Ne discende, inevitabilmente, l’inammissibilità della doglianza, posto che l’esercizio del diritto d’impugnazione di una decisione giudiziale può considerarsi avvenuto in modo idoneo soltanto qualora i motivi con i quali è esplicato si concretino nell’esplicita e specifica indicazione delle ragioni per cui la statuizione è errata, risultando così imprescindibile la effettiva considerazione delle ragioni che la sorreggono (v. Cass. 6496/2017, Cass. 17330/2015, Cass. 359/2005).

7.3 Infine, rispetto alla denunciata confusione fra reddito disponibile e tenore di vita, in realtà la Corte d’appello ha considerato l'”oggettivo livello economico di spesa periodica” che a dire della ricorrente andava apprezzato, tenendo conto tanto delle disponibilità della moglie (di consistenza ritenuta non congruamente dimostrata e comunque destinate dal 2002, per scelta comune, non alle spese familiari ma all’acquisto di un immobile), quanto delle somme messe a disposizione dal marito, individuate però nella loro entità non secondo le indicazioni della sig.ra B. (giudicate apodittiche e non supportate da alcuna argomentazione), ma nell’importo di Euro 3.000, che era destinato mensilmente a “sopperire alle esigenze dell’intero nucleo familiare composto di tre persone”.

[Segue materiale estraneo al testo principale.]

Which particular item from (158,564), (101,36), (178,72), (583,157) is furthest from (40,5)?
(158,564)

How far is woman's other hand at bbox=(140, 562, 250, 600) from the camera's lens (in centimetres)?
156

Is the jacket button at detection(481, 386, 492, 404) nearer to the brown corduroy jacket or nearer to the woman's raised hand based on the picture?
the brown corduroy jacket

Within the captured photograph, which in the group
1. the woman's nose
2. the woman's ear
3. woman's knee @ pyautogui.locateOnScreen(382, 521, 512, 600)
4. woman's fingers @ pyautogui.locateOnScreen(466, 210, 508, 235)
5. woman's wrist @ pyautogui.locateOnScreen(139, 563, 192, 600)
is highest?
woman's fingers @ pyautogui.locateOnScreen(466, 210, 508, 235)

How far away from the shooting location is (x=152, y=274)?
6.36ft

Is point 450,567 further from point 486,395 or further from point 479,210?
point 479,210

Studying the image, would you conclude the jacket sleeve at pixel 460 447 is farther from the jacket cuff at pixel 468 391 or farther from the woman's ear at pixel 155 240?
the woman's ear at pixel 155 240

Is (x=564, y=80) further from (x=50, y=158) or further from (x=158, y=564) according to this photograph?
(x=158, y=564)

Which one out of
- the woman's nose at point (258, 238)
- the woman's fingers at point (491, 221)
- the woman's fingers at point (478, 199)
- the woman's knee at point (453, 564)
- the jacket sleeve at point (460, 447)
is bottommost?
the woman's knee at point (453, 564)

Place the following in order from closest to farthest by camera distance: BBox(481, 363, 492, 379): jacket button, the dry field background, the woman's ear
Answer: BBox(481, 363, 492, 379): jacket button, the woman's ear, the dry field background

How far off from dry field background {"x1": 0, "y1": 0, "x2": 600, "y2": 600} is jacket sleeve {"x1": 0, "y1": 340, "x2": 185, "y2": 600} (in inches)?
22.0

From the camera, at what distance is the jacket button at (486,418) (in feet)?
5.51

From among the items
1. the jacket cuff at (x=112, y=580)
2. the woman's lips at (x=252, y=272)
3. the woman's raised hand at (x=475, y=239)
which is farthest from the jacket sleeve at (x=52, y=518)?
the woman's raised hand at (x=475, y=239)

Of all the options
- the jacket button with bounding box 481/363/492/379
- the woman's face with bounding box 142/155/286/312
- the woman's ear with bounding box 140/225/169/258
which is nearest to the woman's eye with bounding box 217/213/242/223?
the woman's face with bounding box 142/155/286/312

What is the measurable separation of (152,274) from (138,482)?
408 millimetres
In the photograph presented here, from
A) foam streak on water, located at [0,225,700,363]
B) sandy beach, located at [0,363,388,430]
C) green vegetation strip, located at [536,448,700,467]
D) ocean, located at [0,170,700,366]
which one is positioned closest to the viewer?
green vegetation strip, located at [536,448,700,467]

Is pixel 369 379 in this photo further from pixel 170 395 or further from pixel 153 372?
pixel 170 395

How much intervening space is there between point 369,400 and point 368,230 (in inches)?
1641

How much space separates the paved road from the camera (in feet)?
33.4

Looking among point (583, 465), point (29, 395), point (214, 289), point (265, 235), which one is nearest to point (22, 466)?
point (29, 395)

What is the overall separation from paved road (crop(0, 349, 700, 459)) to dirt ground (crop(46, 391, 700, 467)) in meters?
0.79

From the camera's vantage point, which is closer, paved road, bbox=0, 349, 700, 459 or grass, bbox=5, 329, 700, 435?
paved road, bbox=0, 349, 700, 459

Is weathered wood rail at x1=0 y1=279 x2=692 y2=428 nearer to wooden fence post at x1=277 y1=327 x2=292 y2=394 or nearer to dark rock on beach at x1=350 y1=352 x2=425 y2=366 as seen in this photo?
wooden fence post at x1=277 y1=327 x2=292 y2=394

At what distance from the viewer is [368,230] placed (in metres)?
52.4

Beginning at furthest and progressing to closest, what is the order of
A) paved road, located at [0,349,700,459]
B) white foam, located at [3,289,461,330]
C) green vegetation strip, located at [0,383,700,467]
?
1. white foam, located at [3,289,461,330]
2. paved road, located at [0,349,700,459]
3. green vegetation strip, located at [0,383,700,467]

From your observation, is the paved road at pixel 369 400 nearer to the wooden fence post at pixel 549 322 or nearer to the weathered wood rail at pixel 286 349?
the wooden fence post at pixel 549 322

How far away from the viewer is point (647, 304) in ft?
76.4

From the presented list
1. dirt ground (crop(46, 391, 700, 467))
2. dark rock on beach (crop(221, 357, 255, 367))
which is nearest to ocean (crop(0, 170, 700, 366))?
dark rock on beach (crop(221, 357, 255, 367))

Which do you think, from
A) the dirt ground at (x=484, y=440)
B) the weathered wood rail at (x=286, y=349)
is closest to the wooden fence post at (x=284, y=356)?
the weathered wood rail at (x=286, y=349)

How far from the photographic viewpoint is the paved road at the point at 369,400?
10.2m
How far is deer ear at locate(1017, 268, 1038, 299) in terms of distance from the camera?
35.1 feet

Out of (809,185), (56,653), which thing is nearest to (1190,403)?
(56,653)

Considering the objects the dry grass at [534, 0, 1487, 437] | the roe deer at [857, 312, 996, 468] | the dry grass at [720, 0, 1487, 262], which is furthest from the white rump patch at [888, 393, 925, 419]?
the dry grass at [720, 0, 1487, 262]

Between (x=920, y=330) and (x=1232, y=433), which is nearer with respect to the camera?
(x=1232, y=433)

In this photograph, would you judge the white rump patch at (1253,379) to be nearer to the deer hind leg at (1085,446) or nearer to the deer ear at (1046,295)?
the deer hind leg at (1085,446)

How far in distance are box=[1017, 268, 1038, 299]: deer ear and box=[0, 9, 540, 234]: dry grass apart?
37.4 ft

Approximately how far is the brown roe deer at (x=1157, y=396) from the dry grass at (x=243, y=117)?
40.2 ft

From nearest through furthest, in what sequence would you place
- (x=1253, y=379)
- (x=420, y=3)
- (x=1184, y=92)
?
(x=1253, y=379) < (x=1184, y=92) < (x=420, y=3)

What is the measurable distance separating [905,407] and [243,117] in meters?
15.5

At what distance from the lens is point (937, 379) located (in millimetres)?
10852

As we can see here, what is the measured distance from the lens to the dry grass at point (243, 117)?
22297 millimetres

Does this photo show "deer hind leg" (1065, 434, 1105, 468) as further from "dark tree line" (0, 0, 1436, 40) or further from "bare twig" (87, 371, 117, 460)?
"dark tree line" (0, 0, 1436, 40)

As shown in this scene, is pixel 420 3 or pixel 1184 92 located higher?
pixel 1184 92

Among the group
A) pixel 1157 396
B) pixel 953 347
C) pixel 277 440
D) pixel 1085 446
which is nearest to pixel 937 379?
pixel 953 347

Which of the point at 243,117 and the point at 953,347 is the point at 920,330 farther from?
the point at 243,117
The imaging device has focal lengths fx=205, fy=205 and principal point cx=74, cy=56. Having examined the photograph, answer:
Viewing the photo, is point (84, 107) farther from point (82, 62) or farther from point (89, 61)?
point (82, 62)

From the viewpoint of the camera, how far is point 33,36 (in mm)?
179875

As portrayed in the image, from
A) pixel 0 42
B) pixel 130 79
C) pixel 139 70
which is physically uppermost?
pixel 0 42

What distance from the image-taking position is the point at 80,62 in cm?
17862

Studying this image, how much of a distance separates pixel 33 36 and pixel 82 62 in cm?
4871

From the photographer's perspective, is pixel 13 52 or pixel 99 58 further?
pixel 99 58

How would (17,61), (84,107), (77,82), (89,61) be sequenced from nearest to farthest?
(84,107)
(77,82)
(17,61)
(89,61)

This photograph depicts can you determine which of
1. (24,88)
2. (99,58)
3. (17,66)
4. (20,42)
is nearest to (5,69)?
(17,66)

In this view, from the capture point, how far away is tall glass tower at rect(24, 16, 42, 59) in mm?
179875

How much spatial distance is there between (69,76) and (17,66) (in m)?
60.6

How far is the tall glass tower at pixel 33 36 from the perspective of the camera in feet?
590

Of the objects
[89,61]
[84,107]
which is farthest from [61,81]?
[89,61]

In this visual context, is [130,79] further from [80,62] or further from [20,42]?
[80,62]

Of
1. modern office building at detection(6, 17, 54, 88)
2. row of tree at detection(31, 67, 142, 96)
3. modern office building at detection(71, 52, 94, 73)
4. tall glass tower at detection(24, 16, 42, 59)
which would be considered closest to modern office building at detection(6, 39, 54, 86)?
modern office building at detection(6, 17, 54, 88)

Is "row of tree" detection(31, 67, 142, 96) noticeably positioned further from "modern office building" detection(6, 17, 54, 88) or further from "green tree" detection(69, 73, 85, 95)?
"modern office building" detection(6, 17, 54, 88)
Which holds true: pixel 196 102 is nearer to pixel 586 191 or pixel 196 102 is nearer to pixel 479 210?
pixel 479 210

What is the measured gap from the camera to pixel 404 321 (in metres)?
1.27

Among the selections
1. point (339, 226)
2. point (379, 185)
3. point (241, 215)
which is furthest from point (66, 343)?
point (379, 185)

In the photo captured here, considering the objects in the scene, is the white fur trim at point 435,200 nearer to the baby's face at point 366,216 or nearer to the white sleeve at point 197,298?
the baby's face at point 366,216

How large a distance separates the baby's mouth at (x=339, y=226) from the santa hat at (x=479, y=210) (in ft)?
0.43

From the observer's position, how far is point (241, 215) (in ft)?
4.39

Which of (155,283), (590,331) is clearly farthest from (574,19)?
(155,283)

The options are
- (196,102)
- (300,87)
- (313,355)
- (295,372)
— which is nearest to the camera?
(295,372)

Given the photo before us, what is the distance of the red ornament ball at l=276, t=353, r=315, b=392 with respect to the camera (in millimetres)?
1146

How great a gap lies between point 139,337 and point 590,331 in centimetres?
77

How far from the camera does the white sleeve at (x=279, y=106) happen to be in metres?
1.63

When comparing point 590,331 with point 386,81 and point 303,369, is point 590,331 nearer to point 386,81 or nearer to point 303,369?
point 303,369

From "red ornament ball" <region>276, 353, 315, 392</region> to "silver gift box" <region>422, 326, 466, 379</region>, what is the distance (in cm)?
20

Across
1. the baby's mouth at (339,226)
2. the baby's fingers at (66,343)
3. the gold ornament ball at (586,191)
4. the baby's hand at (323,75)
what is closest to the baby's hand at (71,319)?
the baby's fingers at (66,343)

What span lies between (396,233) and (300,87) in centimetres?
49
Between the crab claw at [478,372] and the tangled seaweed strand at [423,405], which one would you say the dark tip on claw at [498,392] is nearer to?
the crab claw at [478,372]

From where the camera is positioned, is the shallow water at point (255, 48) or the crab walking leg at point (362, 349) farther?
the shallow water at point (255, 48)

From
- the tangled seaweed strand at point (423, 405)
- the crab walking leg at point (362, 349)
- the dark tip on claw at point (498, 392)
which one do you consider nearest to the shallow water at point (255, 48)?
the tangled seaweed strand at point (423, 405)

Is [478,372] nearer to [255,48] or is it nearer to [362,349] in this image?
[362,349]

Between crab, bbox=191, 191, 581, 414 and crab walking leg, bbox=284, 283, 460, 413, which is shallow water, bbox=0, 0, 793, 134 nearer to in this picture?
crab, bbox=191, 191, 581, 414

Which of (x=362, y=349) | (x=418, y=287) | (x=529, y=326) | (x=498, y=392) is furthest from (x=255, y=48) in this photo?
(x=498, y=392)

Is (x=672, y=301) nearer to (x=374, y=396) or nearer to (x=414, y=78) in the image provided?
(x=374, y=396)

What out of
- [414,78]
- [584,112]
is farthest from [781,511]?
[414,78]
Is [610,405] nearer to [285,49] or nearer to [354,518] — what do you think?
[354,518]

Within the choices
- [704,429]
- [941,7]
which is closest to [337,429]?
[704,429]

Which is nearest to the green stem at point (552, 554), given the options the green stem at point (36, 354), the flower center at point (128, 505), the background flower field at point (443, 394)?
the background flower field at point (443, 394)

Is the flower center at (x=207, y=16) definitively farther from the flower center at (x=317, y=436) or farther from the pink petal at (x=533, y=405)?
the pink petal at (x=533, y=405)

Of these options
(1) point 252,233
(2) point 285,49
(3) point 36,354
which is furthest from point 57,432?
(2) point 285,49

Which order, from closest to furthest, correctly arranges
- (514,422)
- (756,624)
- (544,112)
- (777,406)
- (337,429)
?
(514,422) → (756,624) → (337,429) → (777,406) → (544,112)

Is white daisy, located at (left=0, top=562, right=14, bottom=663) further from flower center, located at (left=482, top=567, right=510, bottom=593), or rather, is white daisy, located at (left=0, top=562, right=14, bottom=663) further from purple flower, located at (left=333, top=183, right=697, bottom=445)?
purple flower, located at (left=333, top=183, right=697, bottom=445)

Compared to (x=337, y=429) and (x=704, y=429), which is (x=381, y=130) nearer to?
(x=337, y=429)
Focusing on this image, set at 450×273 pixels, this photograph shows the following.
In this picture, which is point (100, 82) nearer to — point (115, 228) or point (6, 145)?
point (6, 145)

A questo proposito il profilo di doglianza non evidenzia, in realtà, alcuna criticità in punto di diritto in capo alla decisione impugnata, ma è espressione di un mero dissenso rispetto a un apprezzamento di fatto che, essendo frutto di una determinazione discrezionale del giudice di merito, non è sindacabile da questa Corte di legittimità.

8. Per tutto quanto sopra esposto, il ricorso deve essere dichiarato inammissibile.

Le spese seguono la soccombenza e si liquidano come da dispositivo.

P.Q.M.

La Corte dichiara inammissibile il ricorso e condanna la ricorrente al rimborso delle spese del giudizio di cassazione, che liquida in Euro 5.200, di cui Euro 200 per esborsi, oltre accessori come per legge e contributo spese generali nella misura del 15%.

Ai sensi del D.P.R. 30 maggio 2002, n. 115, art. 13, comma 1-quater, nel testo introdotto dalla L. 24 dicembre 2012, n. 228, art. 1, comma 17, si dà atto della sussistenza dei presupposti processuali per il versamento, da parte del ricorrente, dell’ulteriore importo a titolo di contributo unificato, pari a quello per il ricorso, a norma dello stesso art. 13, comma 1-bis, ove dovuto.

In caso di diffusione del presente provvedimento omettere le generalità e gli altri titoli identificativi a norma del D.Lgs. n. 196 del 2003, art. 52, in quanto imposto dalla legge.

Così deciso in Roma, il 13 aprile 2021.